The above supplemental unaudited pro forma amounts reflect the application of the following adjustments in order to present the consolidated results as if the acquisitions and related borrowings had occurred on January 1, 2011:
  • Adjustment for additional depreciation and amortization expense associated with the adjustments to property, plant and equipment, and intangible assets associated with purchase accounting;
  • Additional interest expense and financing fees associated with borrowing arrangements used to fund the acquisitions of Terphane and AACOA and the elimination of historical interest expense associated with historical borrowings of Terphane and AACOA that were not assumed by Tredegar;
  • Adjustments to eliminate transactions-related expenses associated with the October 2011 acquisition of Terphane and the October 2012 acquisition of AACOA;
  • Adjustments related to the elimination of foreign currency remeasurement gains associated with long-term borrowings of Terphane that were not assumed by Tredegar;
  • Adjustments for the estimated net income tax benefit associated with the previously described adjustments; and
  • Adjustments to income tax expense for AACOA as it had previously elected to be treated as an S-Corp for federal income tax purposes.

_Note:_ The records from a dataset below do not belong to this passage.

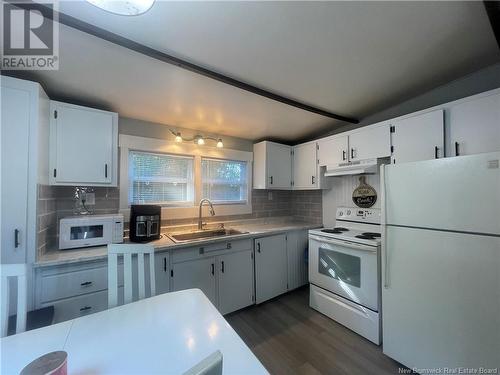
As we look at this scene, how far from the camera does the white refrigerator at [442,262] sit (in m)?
1.26

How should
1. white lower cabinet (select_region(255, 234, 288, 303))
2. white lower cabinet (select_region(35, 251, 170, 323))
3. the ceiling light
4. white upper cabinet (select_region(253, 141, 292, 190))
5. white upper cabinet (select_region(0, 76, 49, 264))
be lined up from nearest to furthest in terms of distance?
the ceiling light → white upper cabinet (select_region(0, 76, 49, 264)) → white lower cabinet (select_region(35, 251, 170, 323)) → white lower cabinet (select_region(255, 234, 288, 303)) → white upper cabinet (select_region(253, 141, 292, 190))

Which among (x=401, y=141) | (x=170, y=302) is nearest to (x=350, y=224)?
Result: (x=401, y=141)

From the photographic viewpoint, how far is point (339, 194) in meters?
2.93

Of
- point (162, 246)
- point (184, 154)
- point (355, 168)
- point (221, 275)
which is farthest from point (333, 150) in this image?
point (162, 246)

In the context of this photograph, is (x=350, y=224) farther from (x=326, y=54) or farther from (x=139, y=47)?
(x=139, y=47)

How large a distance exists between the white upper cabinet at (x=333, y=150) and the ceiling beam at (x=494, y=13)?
137cm

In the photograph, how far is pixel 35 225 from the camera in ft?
4.70

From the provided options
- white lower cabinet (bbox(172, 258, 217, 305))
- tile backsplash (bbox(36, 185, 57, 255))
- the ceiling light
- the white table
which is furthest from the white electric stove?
tile backsplash (bbox(36, 185, 57, 255))

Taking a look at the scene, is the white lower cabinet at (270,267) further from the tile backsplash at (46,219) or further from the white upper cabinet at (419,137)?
the tile backsplash at (46,219)

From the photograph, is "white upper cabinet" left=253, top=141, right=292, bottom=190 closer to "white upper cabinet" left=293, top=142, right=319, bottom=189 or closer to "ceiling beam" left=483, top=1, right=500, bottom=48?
"white upper cabinet" left=293, top=142, right=319, bottom=189

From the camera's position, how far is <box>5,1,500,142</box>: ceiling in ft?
3.83

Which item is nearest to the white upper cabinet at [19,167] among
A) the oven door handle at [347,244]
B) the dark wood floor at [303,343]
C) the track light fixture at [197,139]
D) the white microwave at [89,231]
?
the white microwave at [89,231]

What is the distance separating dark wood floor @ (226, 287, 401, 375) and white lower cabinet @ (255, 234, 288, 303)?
0.19 meters

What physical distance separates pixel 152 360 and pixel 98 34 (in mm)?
1656
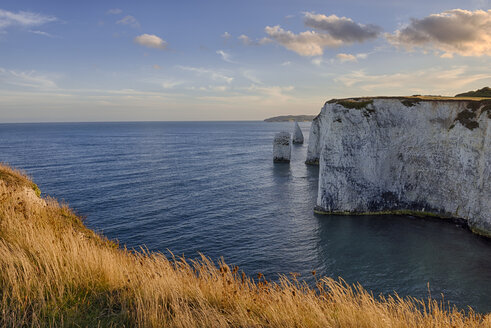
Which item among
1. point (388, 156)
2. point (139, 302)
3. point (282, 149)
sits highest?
point (388, 156)

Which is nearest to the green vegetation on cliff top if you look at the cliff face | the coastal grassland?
the cliff face

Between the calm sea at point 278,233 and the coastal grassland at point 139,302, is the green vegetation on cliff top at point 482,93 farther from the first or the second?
the coastal grassland at point 139,302

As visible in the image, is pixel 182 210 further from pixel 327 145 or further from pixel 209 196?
pixel 327 145

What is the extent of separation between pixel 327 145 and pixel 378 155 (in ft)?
19.8

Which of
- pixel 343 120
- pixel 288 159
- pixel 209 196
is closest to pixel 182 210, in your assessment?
pixel 209 196

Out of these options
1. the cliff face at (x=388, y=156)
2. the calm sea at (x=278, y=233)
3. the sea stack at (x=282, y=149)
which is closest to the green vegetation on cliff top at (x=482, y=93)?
the cliff face at (x=388, y=156)

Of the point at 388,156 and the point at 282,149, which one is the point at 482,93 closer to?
the point at 388,156

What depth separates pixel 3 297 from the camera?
16.6ft

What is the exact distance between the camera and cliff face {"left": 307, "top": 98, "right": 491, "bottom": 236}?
107 feet

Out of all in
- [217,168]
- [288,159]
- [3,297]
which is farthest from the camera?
[288,159]

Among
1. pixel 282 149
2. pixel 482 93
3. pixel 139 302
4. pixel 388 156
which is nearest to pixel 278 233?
pixel 388 156

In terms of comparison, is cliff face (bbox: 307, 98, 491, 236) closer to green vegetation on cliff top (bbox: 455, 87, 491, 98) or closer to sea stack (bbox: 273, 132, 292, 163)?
green vegetation on cliff top (bbox: 455, 87, 491, 98)

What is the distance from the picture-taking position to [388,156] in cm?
3488

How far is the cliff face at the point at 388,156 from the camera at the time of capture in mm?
32750
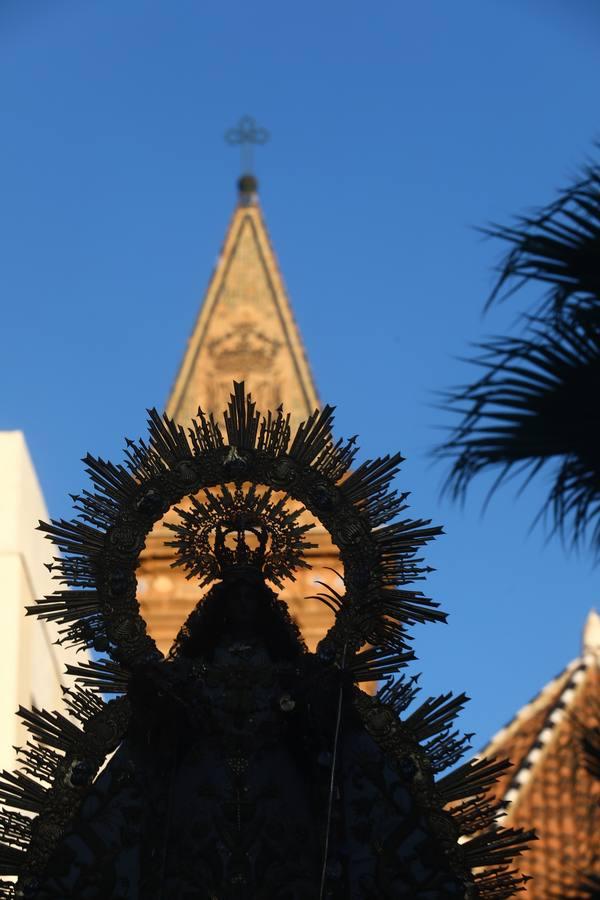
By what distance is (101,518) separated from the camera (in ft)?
25.2

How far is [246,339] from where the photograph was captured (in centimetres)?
2841

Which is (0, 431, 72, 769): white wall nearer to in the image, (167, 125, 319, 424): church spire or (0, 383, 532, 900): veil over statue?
(167, 125, 319, 424): church spire

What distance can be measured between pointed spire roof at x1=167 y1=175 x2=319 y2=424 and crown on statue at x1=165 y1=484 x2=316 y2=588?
18155 millimetres

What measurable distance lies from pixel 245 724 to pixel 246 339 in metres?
21.2

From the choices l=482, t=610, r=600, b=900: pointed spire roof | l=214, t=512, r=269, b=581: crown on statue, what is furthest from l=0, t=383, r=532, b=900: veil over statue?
l=482, t=610, r=600, b=900: pointed spire roof

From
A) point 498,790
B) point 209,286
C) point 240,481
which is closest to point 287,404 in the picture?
point 209,286

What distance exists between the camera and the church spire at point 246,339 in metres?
27.4

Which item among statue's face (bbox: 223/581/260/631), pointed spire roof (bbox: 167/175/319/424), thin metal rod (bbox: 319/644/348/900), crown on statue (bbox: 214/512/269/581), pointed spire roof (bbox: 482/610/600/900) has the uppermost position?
pointed spire roof (bbox: 167/175/319/424)

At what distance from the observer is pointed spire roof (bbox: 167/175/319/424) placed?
1077 inches

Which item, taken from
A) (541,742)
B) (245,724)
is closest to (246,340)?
(541,742)

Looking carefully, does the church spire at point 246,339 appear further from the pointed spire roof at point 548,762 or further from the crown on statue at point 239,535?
the crown on statue at point 239,535

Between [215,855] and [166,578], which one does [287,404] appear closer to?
[166,578]

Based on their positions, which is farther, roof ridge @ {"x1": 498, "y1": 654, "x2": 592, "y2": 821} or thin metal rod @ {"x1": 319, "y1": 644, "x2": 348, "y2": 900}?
roof ridge @ {"x1": 498, "y1": 654, "x2": 592, "y2": 821}

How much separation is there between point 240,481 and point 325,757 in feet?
3.92
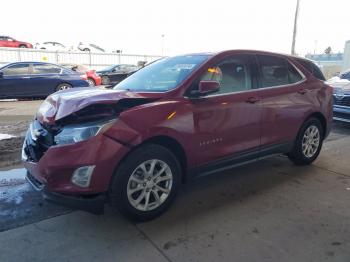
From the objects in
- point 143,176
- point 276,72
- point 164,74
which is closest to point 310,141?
point 276,72

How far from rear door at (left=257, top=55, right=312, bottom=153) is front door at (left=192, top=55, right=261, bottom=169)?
18 cm

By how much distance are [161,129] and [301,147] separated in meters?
2.63

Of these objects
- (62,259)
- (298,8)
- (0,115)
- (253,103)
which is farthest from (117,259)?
(298,8)

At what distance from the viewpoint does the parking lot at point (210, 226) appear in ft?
10.2

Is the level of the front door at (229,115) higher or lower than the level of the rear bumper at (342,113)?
higher

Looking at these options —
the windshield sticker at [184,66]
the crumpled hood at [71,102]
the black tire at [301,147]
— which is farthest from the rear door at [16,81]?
the black tire at [301,147]

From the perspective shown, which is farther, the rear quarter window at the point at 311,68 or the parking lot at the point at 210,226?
the rear quarter window at the point at 311,68

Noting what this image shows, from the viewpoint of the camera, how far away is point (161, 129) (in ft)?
11.5

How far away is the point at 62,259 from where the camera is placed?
3.00 m

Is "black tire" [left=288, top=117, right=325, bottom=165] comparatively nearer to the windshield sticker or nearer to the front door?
the front door

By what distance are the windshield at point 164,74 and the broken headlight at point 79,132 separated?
0.91m

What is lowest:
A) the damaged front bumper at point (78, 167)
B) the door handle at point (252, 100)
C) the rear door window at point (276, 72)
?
the damaged front bumper at point (78, 167)

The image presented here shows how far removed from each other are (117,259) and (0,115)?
8.21m

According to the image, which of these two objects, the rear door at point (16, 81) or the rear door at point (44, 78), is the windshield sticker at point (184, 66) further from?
the rear door at point (16, 81)
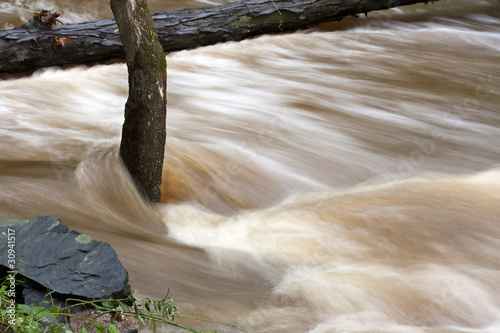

     On February 3, 2010, we purchased the assets of Bright View Technologies Corporation ("Bright View") for $5.5 million. Bright View is a developer and producer of high-value microstructure-based optical films for the LED (light emitting diode) and fluorescent lighting markets. The primary identifiable intangible assets purchased in the transaction were patented and unpatented technology, which are being amortized over a weighted average period of 12 years.